Write the line that includes "As we see in" and all subsequent lines, exactly as written, and nothing more.

____________________

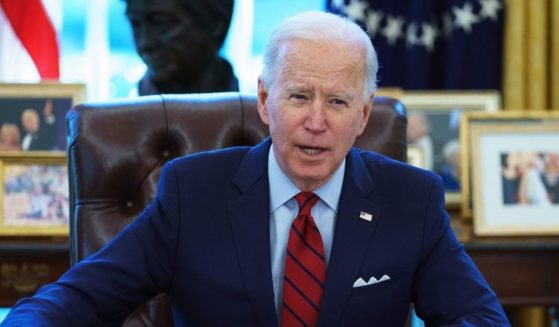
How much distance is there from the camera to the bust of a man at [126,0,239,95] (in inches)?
127

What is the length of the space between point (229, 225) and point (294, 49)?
0.42m

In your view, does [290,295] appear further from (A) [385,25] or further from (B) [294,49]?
(A) [385,25]

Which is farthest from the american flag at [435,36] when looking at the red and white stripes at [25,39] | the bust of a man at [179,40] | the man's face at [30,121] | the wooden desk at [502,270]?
the man's face at [30,121]

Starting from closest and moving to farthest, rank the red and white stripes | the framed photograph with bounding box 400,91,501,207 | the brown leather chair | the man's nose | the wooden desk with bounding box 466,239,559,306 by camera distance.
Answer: the man's nose → the brown leather chair → the wooden desk with bounding box 466,239,559,306 → the framed photograph with bounding box 400,91,501,207 → the red and white stripes

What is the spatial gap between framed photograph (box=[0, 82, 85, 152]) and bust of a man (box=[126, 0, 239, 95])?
14.2 inches

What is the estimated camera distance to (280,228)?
2014 millimetres

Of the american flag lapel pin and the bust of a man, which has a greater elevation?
the bust of a man

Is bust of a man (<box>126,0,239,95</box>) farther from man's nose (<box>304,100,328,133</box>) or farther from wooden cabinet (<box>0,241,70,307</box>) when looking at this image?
man's nose (<box>304,100,328,133</box>)

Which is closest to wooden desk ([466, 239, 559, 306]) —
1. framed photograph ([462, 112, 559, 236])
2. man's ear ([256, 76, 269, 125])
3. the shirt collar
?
framed photograph ([462, 112, 559, 236])

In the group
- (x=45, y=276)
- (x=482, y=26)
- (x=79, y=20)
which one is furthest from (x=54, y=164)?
(x=482, y=26)

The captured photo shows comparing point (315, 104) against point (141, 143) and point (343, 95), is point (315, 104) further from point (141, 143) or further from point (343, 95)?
point (141, 143)

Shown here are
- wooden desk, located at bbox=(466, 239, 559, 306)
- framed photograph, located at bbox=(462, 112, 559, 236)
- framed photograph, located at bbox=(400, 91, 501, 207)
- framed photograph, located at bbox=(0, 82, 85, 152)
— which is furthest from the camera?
framed photograph, located at bbox=(400, 91, 501, 207)

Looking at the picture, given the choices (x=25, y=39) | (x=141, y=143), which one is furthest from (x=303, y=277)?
(x=25, y=39)

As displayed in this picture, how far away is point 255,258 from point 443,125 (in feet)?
6.36
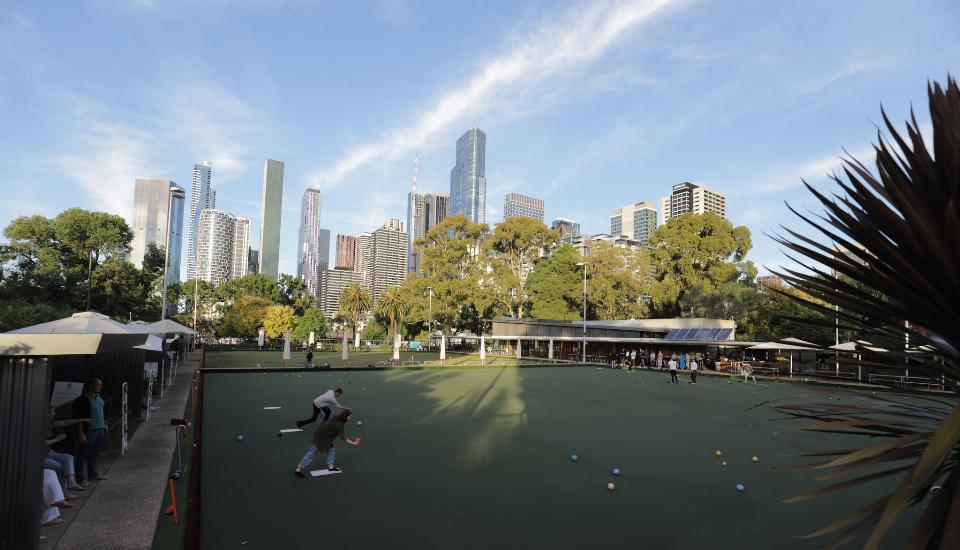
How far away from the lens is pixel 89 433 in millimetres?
8094

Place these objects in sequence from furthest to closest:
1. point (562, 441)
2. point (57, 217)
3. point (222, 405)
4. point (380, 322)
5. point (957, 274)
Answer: point (380, 322) → point (57, 217) → point (222, 405) → point (562, 441) → point (957, 274)

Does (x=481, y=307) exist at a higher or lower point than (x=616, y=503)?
higher

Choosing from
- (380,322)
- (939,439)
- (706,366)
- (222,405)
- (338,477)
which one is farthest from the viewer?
(380,322)

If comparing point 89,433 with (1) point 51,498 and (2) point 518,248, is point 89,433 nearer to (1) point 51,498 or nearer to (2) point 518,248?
(1) point 51,498

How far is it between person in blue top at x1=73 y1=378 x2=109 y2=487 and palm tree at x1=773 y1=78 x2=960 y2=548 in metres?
9.33

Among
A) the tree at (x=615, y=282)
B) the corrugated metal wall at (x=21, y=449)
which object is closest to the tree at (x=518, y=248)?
the tree at (x=615, y=282)

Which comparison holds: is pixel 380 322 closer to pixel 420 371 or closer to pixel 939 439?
pixel 420 371

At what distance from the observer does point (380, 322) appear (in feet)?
274

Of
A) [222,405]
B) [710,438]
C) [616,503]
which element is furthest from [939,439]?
[222,405]

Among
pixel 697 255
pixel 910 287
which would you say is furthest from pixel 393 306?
pixel 910 287

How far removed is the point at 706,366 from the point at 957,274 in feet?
133

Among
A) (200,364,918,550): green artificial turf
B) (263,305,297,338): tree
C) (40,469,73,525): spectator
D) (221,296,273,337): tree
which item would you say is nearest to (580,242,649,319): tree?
(263,305,297,338): tree

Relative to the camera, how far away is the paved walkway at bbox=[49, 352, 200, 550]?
5883mm

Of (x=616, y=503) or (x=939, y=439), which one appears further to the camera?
(x=616, y=503)
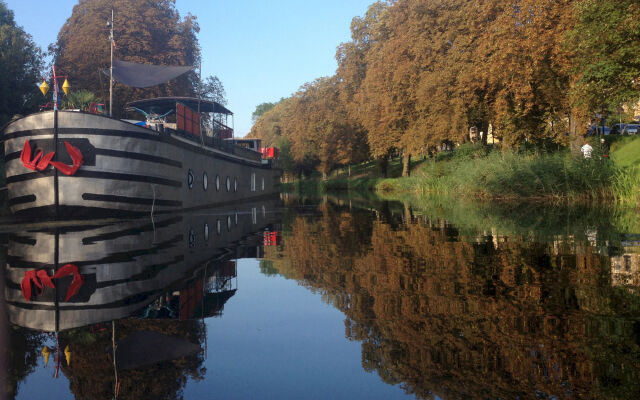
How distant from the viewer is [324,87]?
180ft

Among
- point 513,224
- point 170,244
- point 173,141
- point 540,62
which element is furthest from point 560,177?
point 170,244

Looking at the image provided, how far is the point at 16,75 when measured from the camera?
27.0 meters

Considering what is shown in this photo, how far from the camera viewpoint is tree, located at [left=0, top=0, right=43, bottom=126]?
26.2 metres

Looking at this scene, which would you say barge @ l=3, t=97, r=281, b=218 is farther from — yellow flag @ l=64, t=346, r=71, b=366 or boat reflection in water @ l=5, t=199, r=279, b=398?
yellow flag @ l=64, t=346, r=71, b=366

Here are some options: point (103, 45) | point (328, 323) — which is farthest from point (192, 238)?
point (103, 45)

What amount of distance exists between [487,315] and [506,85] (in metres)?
23.2

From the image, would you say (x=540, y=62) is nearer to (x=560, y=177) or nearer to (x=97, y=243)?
(x=560, y=177)

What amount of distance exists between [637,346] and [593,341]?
0.23 m

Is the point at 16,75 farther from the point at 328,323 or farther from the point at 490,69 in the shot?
the point at 328,323

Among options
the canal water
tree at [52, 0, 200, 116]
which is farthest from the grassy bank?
tree at [52, 0, 200, 116]

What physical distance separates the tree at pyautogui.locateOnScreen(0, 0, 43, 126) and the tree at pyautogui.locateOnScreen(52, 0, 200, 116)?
9.65 ft

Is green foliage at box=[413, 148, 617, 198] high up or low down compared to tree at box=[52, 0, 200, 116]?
down

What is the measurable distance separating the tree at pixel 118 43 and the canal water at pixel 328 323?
27.7 meters

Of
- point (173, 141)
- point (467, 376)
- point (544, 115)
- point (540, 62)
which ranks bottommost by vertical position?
point (467, 376)
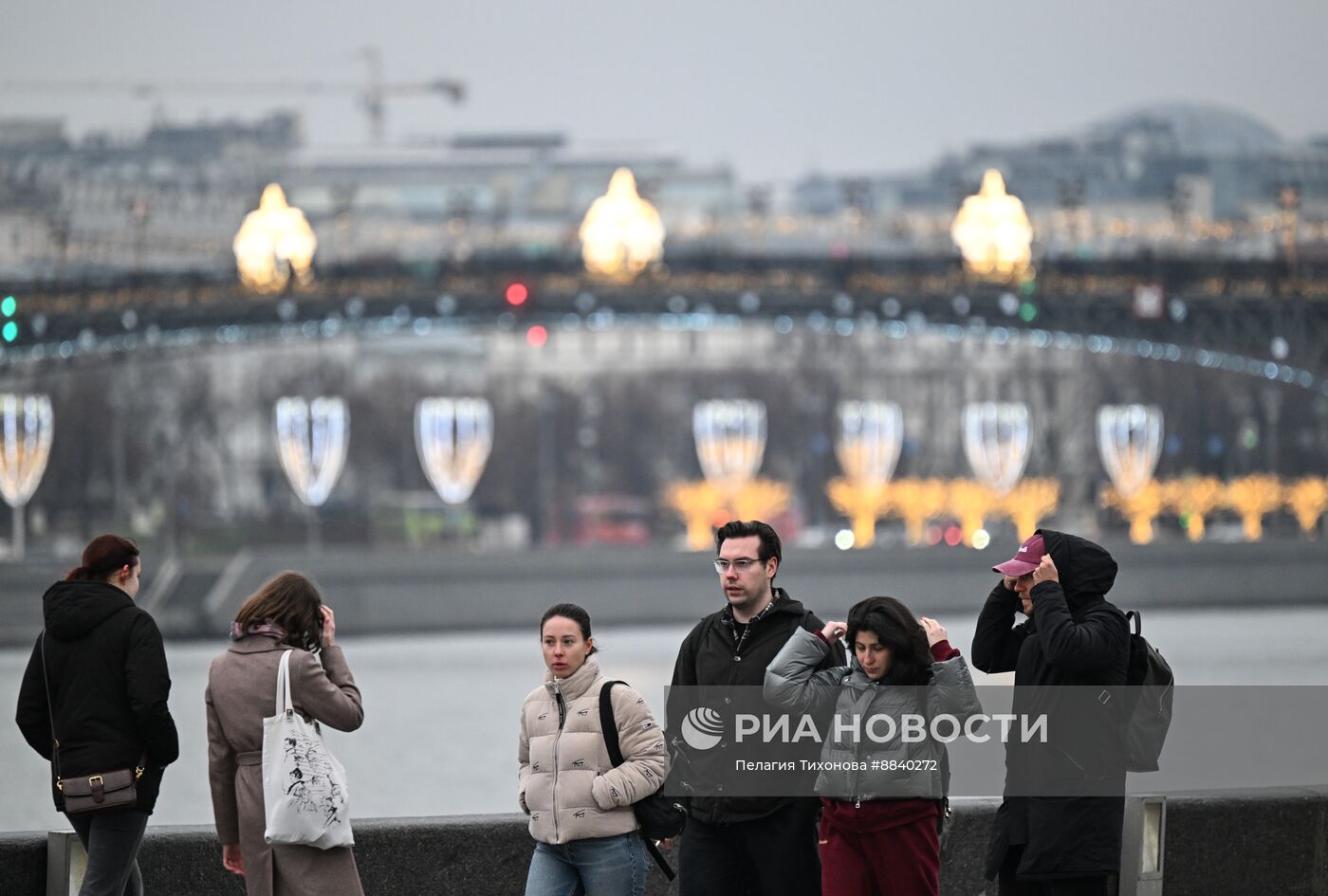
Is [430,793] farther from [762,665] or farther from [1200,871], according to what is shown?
[762,665]

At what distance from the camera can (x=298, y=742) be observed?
19.6ft

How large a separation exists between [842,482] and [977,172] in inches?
1319

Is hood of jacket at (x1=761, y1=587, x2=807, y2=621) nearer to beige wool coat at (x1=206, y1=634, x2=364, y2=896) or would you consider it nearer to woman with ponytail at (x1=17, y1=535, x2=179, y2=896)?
beige wool coat at (x1=206, y1=634, x2=364, y2=896)

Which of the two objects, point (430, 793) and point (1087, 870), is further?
point (430, 793)

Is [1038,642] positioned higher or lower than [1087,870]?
higher

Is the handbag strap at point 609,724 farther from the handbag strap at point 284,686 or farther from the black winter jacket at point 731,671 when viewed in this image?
the handbag strap at point 284,686

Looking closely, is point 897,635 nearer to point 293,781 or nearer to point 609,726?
point 609,726

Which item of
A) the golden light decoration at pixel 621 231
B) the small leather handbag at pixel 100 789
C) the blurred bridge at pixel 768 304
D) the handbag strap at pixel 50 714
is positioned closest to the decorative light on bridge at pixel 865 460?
the golden light decoration at pixel 621 231

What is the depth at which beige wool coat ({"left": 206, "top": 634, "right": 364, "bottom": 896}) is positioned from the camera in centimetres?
597

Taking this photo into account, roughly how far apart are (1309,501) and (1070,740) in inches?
2071

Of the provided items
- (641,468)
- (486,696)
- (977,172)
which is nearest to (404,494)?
(641,468)

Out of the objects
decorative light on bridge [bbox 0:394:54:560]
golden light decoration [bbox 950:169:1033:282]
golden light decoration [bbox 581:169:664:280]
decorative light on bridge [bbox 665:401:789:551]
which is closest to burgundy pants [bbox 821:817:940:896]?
golden light decoration [bbox 950:169:1033:282]

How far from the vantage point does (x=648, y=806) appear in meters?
6.15

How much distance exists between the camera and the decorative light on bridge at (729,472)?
2372 inches
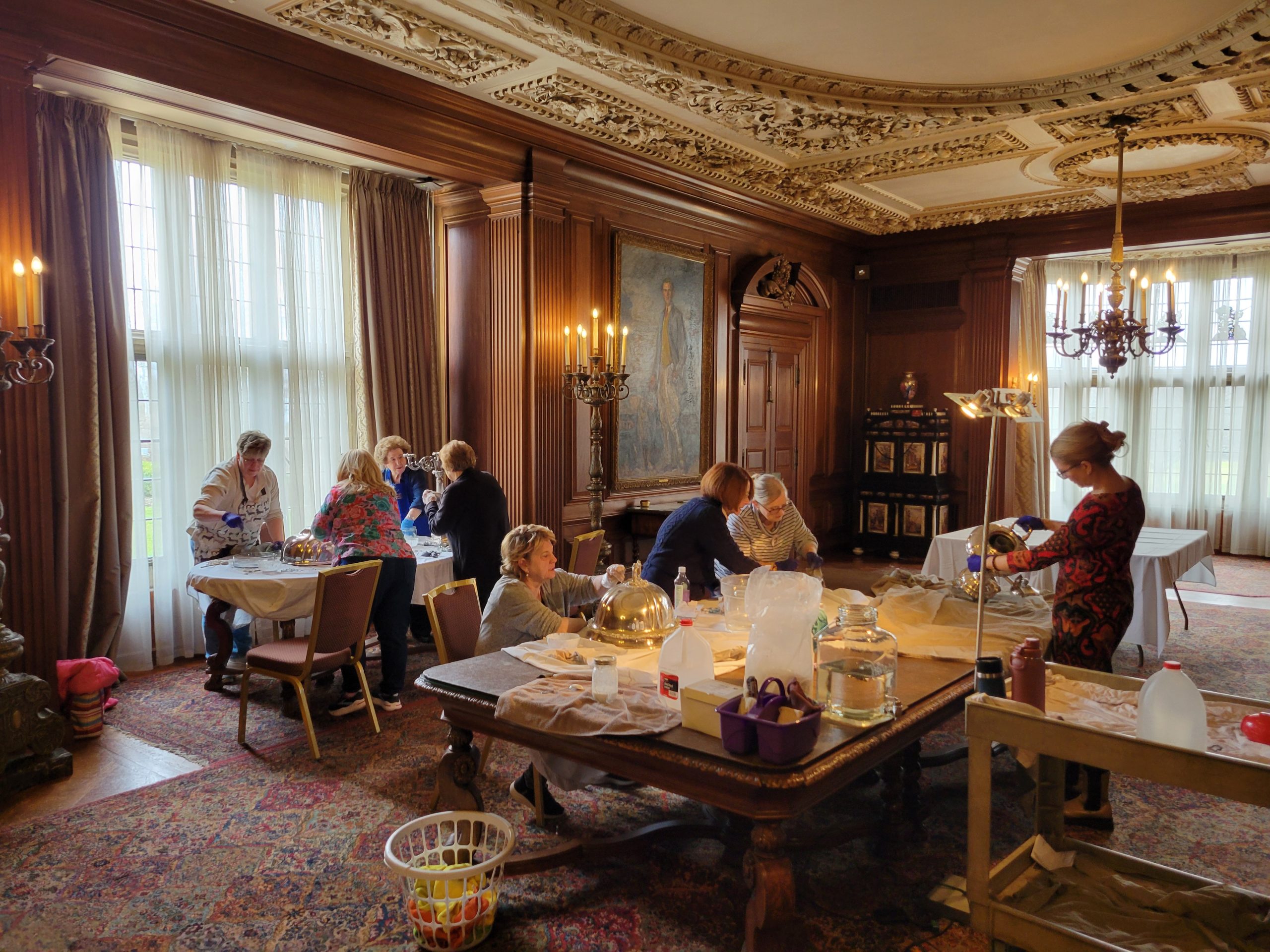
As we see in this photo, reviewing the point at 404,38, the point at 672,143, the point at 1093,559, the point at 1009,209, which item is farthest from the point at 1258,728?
the point at 1009,209

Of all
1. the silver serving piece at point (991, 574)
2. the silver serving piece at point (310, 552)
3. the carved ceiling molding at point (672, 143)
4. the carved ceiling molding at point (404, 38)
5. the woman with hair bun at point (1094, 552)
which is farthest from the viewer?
the carved ceiling molding at point (672, 143)

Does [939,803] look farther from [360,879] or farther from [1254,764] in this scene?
[360,879]

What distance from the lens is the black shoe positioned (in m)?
3.25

____________________

§ Task output:
As we see in this photo, reviewing the point at 404,38, the point at 672,143, the point at 1093,559, the point at 1009,209, which item is farthest from the point at 1258,728?
the point at 1009,209

Of all
1. the silver serving piece at point (991, 574)
2. the silver serving piece at point (310, 552)
3. the carved ceiling molding at point (672, 143)
4. the carved ceiling molding at point (404, 38)
5. the woman with hair bun at point (1094, 552)
which is farthest from the viewer?
the carved ceiling molding at point (672, 143)

Does [939,803] look farther from [360,879] or farther from [1254,764] in this scene?
[360,879]

What distance from the lens is the black shoe positioned (in m)?
3.25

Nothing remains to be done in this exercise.